◆ **Task prompt**
Please recast the items from the line containing "left=556, top=591, right=727, bottom=794: black" through the last line of the items, inclusive, as a Markdown table with columns "Row" and "Line", one numbered row per line and blank lines omitted.

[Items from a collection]
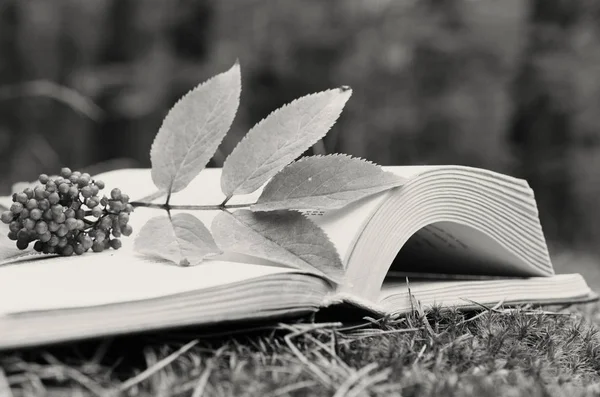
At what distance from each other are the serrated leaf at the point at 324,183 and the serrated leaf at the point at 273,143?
0.08 feet

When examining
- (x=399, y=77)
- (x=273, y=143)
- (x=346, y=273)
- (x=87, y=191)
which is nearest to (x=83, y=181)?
(x=87, y=191)

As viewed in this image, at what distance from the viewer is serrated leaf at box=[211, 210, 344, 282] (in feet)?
2.50

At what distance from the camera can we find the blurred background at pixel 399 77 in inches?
141

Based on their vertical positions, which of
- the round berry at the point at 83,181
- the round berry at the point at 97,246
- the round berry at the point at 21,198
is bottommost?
the round berry at the point at 97,246

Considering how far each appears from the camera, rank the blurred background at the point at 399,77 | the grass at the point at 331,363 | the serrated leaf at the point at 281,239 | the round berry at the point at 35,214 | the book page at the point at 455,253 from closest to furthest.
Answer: the grass at the point at 331,363 < the serrated leaf at the point at 281,239 < the round berry at the point at 35,214 < the book page at the point at 455,253 < the blurred background at the point at 399,77

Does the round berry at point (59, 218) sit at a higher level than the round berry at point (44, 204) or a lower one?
lower

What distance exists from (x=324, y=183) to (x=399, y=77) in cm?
334

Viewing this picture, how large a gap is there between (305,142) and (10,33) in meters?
4.70

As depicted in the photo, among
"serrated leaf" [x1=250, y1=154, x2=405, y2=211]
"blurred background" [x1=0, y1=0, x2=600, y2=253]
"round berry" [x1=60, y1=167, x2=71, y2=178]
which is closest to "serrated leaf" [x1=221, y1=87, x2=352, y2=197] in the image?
"serrated leaf" [x1=250, y1=154, x2=405, y2=211]

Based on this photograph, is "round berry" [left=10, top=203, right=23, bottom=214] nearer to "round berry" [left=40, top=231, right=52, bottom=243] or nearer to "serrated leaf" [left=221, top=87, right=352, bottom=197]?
"round berry" [left=40, top=231, right=52, bottom=243]

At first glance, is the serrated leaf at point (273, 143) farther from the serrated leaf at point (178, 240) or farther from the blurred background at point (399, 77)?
the blurred background at point (399, 77)

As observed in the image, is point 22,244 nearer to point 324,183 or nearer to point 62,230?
point 62,230

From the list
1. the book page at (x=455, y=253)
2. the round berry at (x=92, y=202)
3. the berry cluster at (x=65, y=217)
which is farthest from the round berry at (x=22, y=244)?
the book page at (x=455, y=253)

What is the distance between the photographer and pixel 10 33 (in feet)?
16.1
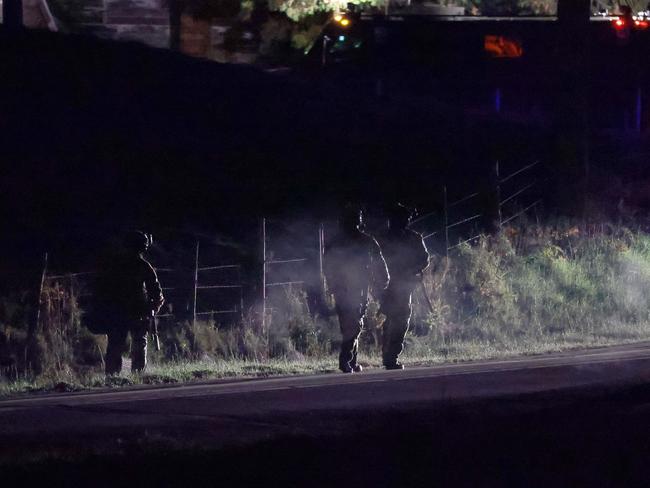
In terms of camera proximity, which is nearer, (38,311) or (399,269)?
(399,269)

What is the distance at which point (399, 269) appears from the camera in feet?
44.9

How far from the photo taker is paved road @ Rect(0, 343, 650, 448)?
32.5 ft

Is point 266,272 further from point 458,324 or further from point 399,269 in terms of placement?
point 399,269

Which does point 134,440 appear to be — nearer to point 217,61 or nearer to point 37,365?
point 37,365

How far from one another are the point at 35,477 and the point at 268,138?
18.3 metres

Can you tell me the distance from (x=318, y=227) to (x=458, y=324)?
409cm

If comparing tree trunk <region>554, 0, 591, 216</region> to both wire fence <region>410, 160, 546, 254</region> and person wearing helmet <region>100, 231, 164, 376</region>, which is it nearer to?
wire fence <region>410, 160, 546, 254</region>

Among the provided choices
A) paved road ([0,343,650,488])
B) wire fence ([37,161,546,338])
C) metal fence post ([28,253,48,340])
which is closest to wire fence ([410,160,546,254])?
wire fence ([37,161,546,338])

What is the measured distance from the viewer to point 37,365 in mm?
15258

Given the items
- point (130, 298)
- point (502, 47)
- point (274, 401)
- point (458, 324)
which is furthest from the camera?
point (502, 47)

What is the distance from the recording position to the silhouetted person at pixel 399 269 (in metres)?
13.7

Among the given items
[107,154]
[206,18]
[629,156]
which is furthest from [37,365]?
[206,18]

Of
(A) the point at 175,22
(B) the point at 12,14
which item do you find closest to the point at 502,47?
(A) the point at 175,22

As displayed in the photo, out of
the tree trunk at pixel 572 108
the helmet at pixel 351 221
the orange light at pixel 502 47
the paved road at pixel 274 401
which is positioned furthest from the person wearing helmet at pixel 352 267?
the orange light at pixel 502 47
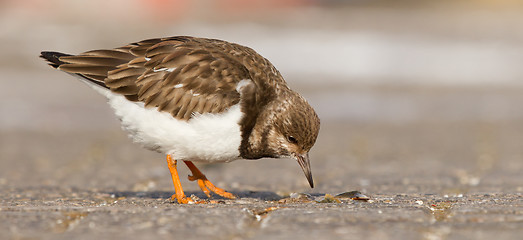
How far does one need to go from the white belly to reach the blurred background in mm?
1341

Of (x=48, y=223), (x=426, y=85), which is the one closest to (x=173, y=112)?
(x=48, y=223)

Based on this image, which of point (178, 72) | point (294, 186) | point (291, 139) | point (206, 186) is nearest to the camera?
point (178, 72)

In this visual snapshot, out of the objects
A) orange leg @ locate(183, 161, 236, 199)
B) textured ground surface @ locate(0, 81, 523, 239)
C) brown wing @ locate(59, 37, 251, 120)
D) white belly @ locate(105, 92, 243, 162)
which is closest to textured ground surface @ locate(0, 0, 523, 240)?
textured ground surface @ locate(0, 81, 523, 239)

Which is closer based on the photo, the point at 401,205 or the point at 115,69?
the point at 401,205

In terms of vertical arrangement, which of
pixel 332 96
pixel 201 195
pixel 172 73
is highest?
pixel 332 96

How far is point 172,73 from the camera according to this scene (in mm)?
4801

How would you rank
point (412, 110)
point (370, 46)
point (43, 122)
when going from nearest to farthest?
point (43, 122)
point (412, 110)
point (370, 46)

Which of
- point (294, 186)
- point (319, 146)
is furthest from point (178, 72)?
point (319, 146)

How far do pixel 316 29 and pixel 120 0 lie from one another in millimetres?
11703

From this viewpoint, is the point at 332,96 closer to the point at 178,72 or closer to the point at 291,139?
the point at 291,139

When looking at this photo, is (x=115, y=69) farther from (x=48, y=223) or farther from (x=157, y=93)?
(x=48, y=223)

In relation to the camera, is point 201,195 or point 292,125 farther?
point 201,195

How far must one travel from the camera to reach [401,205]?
13.2 feet

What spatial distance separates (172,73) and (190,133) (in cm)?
48
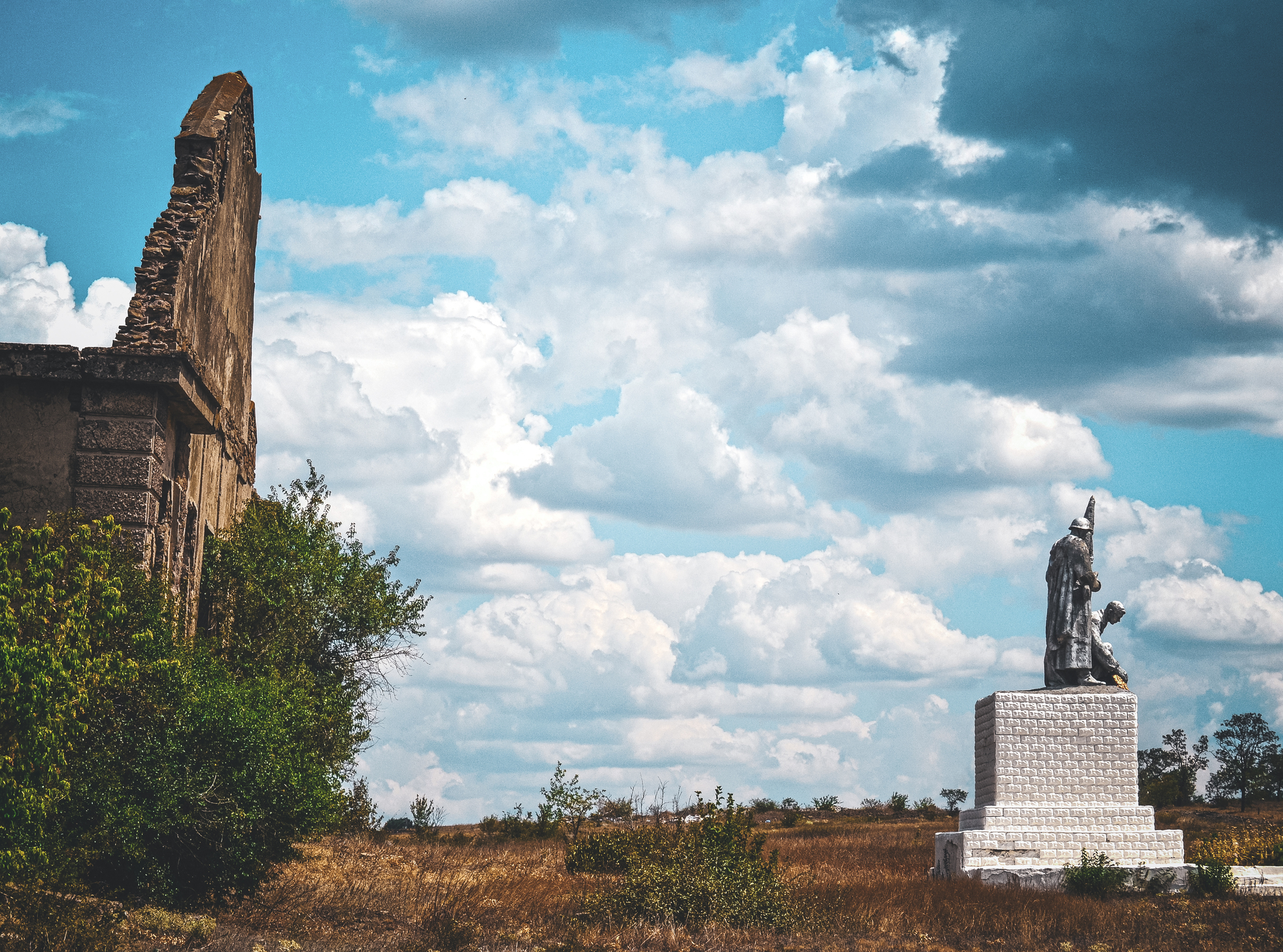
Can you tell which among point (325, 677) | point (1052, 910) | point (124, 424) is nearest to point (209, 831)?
point (124, 424)

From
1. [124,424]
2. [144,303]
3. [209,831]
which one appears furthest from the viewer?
[144,303]

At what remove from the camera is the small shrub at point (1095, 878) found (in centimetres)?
1919

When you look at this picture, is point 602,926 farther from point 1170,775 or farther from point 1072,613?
point 1170,775

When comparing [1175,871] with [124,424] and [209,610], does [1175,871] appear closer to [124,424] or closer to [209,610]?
[209,610]

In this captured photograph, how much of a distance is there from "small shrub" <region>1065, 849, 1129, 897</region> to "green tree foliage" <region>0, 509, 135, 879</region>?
575 inches

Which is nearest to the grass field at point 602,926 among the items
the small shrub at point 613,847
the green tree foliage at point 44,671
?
the small shrub at point 613,847

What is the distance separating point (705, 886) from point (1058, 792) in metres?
8.59

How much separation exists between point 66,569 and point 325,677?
29.1 ft

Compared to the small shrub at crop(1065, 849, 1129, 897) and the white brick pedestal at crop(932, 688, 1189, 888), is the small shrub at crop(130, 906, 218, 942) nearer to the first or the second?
the white brick pedestal at crop(932, 688, 1189, 888)

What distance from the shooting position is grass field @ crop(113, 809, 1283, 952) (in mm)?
13016

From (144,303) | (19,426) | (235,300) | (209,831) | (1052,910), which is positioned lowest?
(1052,910)

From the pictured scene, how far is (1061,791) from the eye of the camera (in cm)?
2103

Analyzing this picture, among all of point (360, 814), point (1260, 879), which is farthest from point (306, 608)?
point (1260, 879)

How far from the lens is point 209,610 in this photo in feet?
60.4
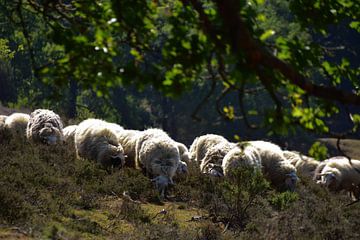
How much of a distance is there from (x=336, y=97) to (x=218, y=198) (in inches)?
385

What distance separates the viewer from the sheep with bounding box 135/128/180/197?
15.0m

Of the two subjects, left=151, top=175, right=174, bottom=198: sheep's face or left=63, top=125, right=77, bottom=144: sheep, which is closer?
left=151, top=175, right=174, bottom=198: sheep's face

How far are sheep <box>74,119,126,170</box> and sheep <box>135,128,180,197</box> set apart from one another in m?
0.63

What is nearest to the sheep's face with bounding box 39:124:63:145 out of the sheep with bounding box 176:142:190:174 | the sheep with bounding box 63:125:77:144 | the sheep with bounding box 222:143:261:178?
the sheep with bounding box 63:125:77:144

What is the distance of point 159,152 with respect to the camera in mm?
15469

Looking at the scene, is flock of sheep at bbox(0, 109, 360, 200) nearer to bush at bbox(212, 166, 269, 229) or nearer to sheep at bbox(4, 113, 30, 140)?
sheep at bbox(4, 113, 30, 140)

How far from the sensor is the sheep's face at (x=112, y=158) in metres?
16.1

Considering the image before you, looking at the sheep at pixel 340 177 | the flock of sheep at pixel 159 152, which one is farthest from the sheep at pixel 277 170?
the sheep at pixel 340 177

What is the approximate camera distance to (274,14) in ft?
188

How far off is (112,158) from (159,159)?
1466mm

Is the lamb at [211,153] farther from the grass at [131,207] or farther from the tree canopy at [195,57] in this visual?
the tree canopy at [195,57]

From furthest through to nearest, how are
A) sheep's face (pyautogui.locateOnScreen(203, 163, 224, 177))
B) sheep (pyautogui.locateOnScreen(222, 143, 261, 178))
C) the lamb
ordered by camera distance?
the lamb
sheep's face (pyautogui.locateOnScreen(203, 163, 224, 177))
sheep (pyautogui.locateOnScreen(222, 143, 261, 178))

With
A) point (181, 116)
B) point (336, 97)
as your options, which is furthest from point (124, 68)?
point (181, 116)

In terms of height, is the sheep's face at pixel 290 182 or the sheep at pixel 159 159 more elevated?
the sheep at pixel 159 159
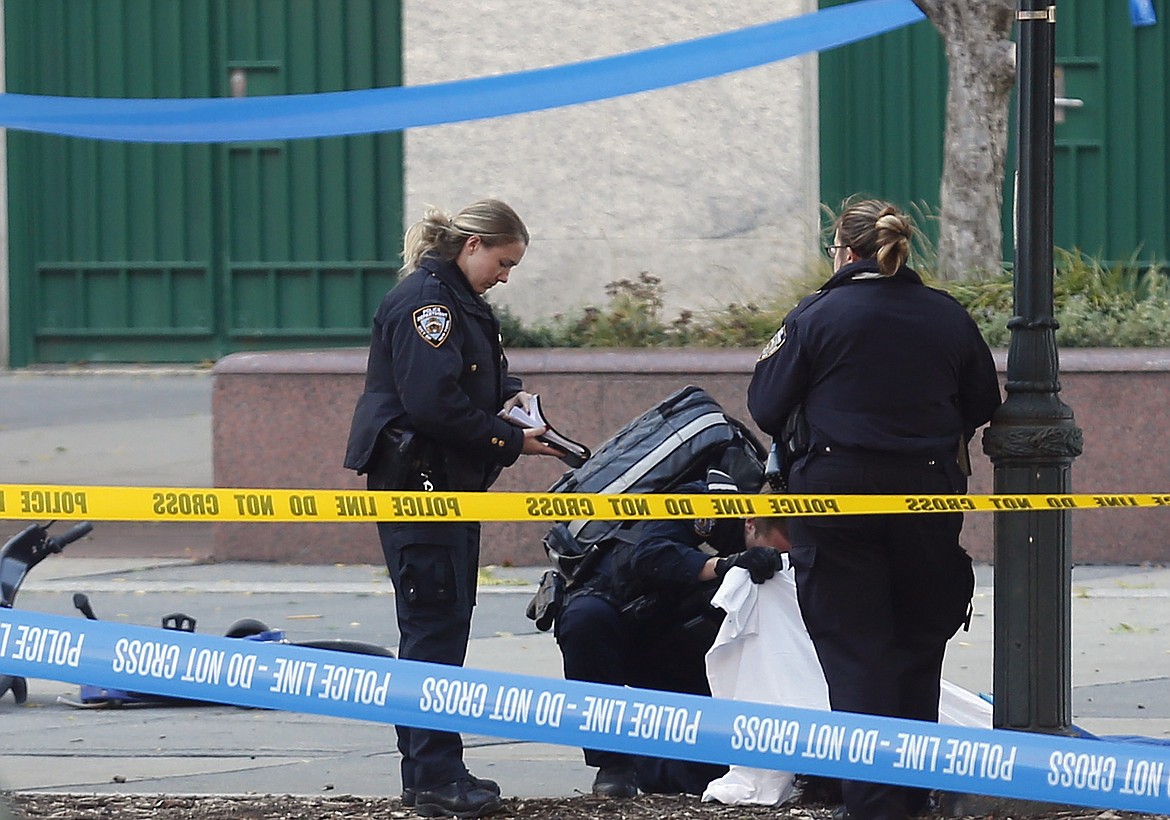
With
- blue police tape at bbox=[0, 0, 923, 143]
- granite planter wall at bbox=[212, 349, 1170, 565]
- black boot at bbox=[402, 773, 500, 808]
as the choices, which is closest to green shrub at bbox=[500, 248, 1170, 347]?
granite planter wall at bbox=[212, 349, 1170, 565]

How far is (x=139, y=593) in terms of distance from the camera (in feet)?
28.7

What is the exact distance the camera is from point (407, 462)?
4.99 m

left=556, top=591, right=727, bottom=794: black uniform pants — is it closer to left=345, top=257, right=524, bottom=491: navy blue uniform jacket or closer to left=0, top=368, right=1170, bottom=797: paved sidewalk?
left=0, top=368, right=1170, bottom=797: paved sidewalk

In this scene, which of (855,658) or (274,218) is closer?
Result: (855,658)

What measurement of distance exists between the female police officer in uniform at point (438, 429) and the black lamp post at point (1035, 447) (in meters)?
1.39

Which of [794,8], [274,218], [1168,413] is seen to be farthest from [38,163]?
[1168,413]

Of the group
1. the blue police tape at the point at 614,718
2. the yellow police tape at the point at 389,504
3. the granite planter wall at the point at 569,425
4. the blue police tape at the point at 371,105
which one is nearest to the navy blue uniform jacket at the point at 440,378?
the yellow police tape at the point at 389,504

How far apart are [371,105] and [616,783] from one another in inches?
185

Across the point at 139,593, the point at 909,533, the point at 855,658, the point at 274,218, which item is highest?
the point at 274,218

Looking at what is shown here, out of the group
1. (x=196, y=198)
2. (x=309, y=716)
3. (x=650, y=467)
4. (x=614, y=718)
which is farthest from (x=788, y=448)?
(x=196, y=198)

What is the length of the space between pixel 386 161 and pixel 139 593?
20.7ft

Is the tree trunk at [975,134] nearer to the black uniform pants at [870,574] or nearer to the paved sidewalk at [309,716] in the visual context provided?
the paved sidewalk at [309,716]

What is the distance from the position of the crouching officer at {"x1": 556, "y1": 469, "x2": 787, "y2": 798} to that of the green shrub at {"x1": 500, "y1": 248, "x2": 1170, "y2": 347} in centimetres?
449

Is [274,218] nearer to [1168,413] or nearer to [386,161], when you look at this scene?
[386,161]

◆ **Exercise answer**
| Row | Line |
|---|---|
| 1 | left=556, top=591, right=727, bottom=794: black uniform pants — is it closer to left=345, top=257, right=524, bottom=491: navy blue uniform jacket or closer to left=0, top=368, right=1170, bottom=797: paved sidewalk? |
| 2 | left=0, top=368, right=1170, bottom=797: paved sidewalk |
| 3 | In this scene, which of (855,658) or (274,218) is closer? |
| 4 | Result: (855,658) |
| 5 | What measurement of distance exists between the female police officer in uniform at point (438, 429) and the black lamp post at point (1035, 447) (in meters)? |
| 6 | 1.39 |
| 7 | Which of [794,8], [274,218], [1168,413] is seen to be farthest from [38,163]? |
| 8 | [1168,413] |
| 9 | Of the group |
| 10 | 1. the blue police tape at the point at 614,718 |
| 11 | 2. the yellow police tape at the point at 389,504 |
| 12 | 3. the granite planter wall at the point at 569,425 |
| 13 | 4. the blue police tape at the point at 371,105 |
| 14 | which one is nearest to the navy blue uniform jacket at the point at 440,378? |
| 15 | the yellow police tape at the point at 389,504 |
| 16 | How far apart are [371,105] and [616,783] from one another in inches? |
| 17 | 185 |
| 18 | Across the point at 139,593, the point at 909,533, the point at 855,658, the point at 274,218, which item is highest? |
| 19 | the point at 274,218 |
| 20 | Looking at what is shown here, out of the group |
| 21 | 1. (x=196, y=198) |
| 22 | 2. (x=309, y=716) |
| 23 | 3. (x=650, y=467) |
| 24 | 4. (x=614, y=718) |
| 25 | which is farthest from (x=788, y=448)? |
| 26 | (x=196, y=198) |
| 27 | What is the length of the space between pixel 386 161 and pixel 139 593? |
| 28 | 20.7ft |
| 29 | Is the tree trunk at [975,134] nearer to the black uniform pants at [870,574] or nearer to the paved sidewalk at [309,716] in the visual context provided? |
| 30 | the paved sidewalk at [309,716] |
| 31 | What is the distance from the position of the crouching officer at {"x1": 556, "y1": 469, "x2": 787, "y2": 798} to that of the green shrub at {"x1": 500, "y1": 248, "x2": 1170, "y2": 347} in centimetres? |
| 32 | 449 |
| 33 | Is [274,218] nearer to [1168,413] or nearer to [386,161], when you look at this scene? |
| 34 | [386,161] |